**DIRECTIVES**
a - In the forum thread about model training, why is an MSE loss of 0.001 or 0.000 early in the first epoch judged reasonable?
b - Continue the forum thread about model training after its final post.

**TEXT EXTRACT**
::::

The problem of training

Question

The problem of training

Closed this issue a year ago · 4 comments

wonlee2019 commented a year ago

Is "MSE LOSS is 0.001 or 0.000 from epoch 0 and 16000/183885 (9%)" right?

My training set is 180k+, testing set is 50+.

Is this situation reasonable??

Thanks a lot!

Answer 1 · 2023-10-29T01:28:11.000Z

I think this is reasonable because only three decimal places are shown here, you can modify the code to show more digits.

Answer 2 · 2023-10-29T02:28:49.000Z

Thanks a lot!

I have another question:

I also have encountered the problem of "super().init(entropy_bottleneck_channels=N)
TypeError: init() got an unexpected keyword argument 'entropy_bottleneck_channels'", and i have seen that the solution is "the version of compressai : 1.2.0"
But i have changed the code with "super().init()" NOT "super().init(entropy_bottleneck_channels=N)", and the version of compressai is still 1.2.4.
And i found that the training time for one epoch is around 7 hours on single 4090. There is an efficient way to save time and keep the accuracy of model.
I wonder if i am wrong to deal with this problem.

::::

**Saved data entries**

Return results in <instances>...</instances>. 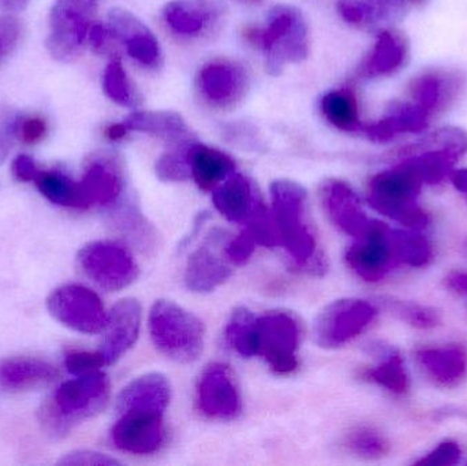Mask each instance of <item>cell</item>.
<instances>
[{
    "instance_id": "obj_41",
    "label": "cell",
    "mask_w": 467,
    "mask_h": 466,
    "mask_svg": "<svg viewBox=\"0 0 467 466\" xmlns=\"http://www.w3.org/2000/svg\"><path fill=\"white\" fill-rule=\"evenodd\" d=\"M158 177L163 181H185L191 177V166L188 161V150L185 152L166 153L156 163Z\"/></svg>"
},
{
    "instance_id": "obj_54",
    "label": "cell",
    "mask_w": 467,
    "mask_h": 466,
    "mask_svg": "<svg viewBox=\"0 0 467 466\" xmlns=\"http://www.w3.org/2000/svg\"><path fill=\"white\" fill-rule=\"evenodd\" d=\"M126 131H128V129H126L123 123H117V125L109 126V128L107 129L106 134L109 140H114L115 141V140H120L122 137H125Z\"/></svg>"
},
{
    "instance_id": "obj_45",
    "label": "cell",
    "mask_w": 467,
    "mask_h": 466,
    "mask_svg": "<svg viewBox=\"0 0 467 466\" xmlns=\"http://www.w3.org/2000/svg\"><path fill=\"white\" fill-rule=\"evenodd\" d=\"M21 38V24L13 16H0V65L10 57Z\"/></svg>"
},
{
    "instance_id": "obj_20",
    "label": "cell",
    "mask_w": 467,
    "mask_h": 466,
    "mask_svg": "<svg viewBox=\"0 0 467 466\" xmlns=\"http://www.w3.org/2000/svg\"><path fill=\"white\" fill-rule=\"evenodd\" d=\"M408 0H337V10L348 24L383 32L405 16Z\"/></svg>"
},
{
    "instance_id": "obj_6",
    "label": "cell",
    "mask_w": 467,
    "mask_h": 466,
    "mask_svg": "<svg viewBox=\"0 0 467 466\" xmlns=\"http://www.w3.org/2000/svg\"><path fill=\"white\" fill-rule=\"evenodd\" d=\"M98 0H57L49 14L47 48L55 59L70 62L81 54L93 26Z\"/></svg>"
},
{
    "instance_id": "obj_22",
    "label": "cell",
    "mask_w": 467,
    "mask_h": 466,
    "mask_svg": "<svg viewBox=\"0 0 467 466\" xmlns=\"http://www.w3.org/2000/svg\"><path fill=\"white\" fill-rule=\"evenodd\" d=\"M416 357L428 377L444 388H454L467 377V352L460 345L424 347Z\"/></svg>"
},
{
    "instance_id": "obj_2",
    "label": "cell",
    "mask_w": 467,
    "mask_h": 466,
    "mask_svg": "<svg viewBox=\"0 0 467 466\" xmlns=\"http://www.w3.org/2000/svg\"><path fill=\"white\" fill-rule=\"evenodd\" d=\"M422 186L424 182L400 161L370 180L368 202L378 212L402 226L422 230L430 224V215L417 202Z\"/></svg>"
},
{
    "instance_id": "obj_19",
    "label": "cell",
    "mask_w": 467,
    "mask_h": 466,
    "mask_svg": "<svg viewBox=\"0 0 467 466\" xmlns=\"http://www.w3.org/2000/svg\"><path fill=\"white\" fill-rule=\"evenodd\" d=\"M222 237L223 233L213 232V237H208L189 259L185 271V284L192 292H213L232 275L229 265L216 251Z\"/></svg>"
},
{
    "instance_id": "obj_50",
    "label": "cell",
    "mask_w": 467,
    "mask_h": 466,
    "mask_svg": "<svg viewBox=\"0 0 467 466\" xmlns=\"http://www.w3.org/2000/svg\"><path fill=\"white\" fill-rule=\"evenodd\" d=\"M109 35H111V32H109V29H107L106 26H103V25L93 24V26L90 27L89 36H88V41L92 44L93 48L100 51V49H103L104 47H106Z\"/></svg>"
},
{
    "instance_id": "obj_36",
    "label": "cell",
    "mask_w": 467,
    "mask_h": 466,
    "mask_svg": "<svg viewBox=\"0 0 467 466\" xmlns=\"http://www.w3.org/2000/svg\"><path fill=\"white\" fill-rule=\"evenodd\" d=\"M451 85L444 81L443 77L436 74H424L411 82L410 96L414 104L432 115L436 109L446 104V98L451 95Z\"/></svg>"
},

::::

**EXERCISE RESULTS**
a - The reply says it is reasonable because the log shows only three decimal places, so a small loss rounds to 0.001 or 0.000. It suggests changing the code to print more digits.

b -
Thanks a lot!!

Answer 3 · 2023-10-29T17:03:10.000Z

You are correct. In version 1.2.4, you can directly use super().init(). However, I am not quite sure if this will affect the final result, as I have not conducted experiments on this version. Intuitively, it should not have an impact.

Regarding the training time, you may try the following methods:

You can first train a model with a higher bitrate and then fine-tune it to obtain models for other bitrate points based on this one (or the pre-trained model I provided). This will speed up the convergence.
Set a smaller N to reduce the model size. In cases of low bitrate, a smaller N can also achieve satisfactory results.

Answer 4 · 2023-10-30T05:17:12.000Z

Thanks again!